Vivienne, bütün gün bulaşık yıkamaktan buruşan ellerine acıyla baktı. Deterjanın tahriş ettiği parmak araları su toplasa da, teninde hissettiği acı ruhunda hissettiği acıyla kıyaslanamazdı bile. O an, hafızasında annesiyle yaşadığı anlar canlandı. Her sabah, alnına kondurulan küçücük bir öpücükle uyandığı günler, artık çok gerilerde kalmıştı. Bu şehir ondan sadece umutlarını değil, aynı zamanda hayallerini de çalmıştı. Ama ne olursa olsun yenilmemeliydi. Pes etmek gibi bir lüksü olamazdı, olmamalıydı. Her an tükenecekmiş gibi titreyen zayıf bedenine inat, omuzlarını dikleştirmeye çalıştı. Kendi kendine defalarca; Angeline için dik durmalısın dese de, içinde ki çaresizlik onu her an daha da dibe çekiyordu. En kısa zamanda daha iyi bir iş bulması gerektiğini biliyordu, ama nasıl olacağı hakkında hiçbir fikri yoktu. Angeline’nin hastane masraflarını, bu küçük dükkan da bulaşıkçılık yaparak karşılayamazdı. Üstelik; bu ay ev saydığı tek odalı harabenin kirasını ödeyemediğinden, ev sahibinin kapıya dayanması an meselesiydi.

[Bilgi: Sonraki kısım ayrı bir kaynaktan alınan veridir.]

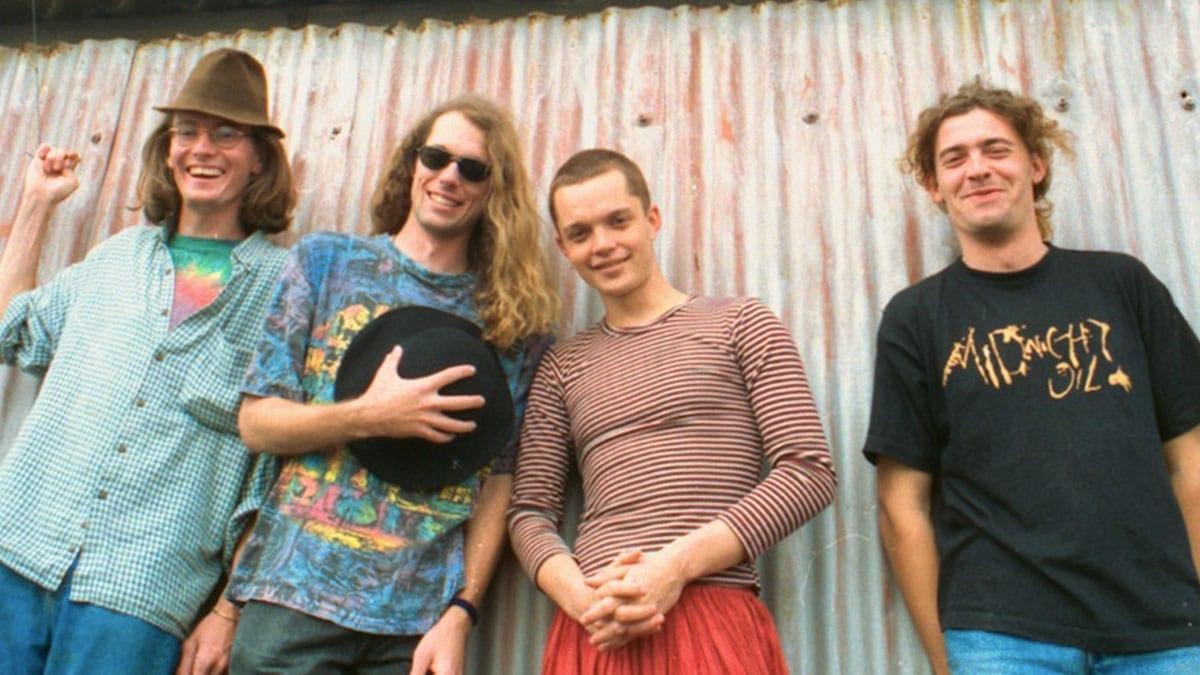 Urban Creep reunite for Oppikoppi 20th Anniversary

Uğursuz saydığı Marsilya’ya geldi geleli; şanslı olduğu bir konu vardı, sahip olduğu tek dostu Aida. Aida hiçbir karşılık beklemeden, Vivienne için çoğu zaman anne; Angeline için ise büyük anne olmuştu. Yaşadıklarının altında ezilirken, ağlamamak için var gücüyle direndi. Daha yeni yirmi yaşına girmiş birisi için, çok ağır bir sorumluluk vardı üzerinde.
Öğleden sonra, önünde dağ gibi yığılmış bulaşıklara bakarken, cebinde ki telefonunun titreşimini hissetti. Ellerini üzerindeki mutfak önlüğüne silip cevap verdi. Telefondaki kadın ağlıyordu.
“Vivienne, Angeline hiç iyi değil. Hastanedeyiz.”
Genç kız gözlerine hücum eden yaşlara rağmen metanetli olmaya çalıştı. Aylardır sık sık hastaneye gitmeleri gerekse de, bu duruma alışabilmesi imkansızdı. Kısılan sesiyle telefonun ucundaki Aida’ya; “Hemen geliyorum,” diyerek izin almak için, kafenin sahibini buldu. Karşısındaki sevimsiz adama durumu anlattığında patronu ona yine mi der gibi baktı. Ancak, o an kimin ne düşündüğüne takılacak zaman değildi. Mutfak önlüğünü çıkartıp koşarak yakınlarında bulunan hastaneye gitti.
İçeriye girdiğinde Aida, iki büklüm olmuş Angeline’nin bulunduğu odanın kapısında bekliyordu. Vivienne’i görünce ağlayarak boynuna sarıldı.
“Ben, çok üzgünüm. Birden nefesi kesildi. Çok kötüydü.”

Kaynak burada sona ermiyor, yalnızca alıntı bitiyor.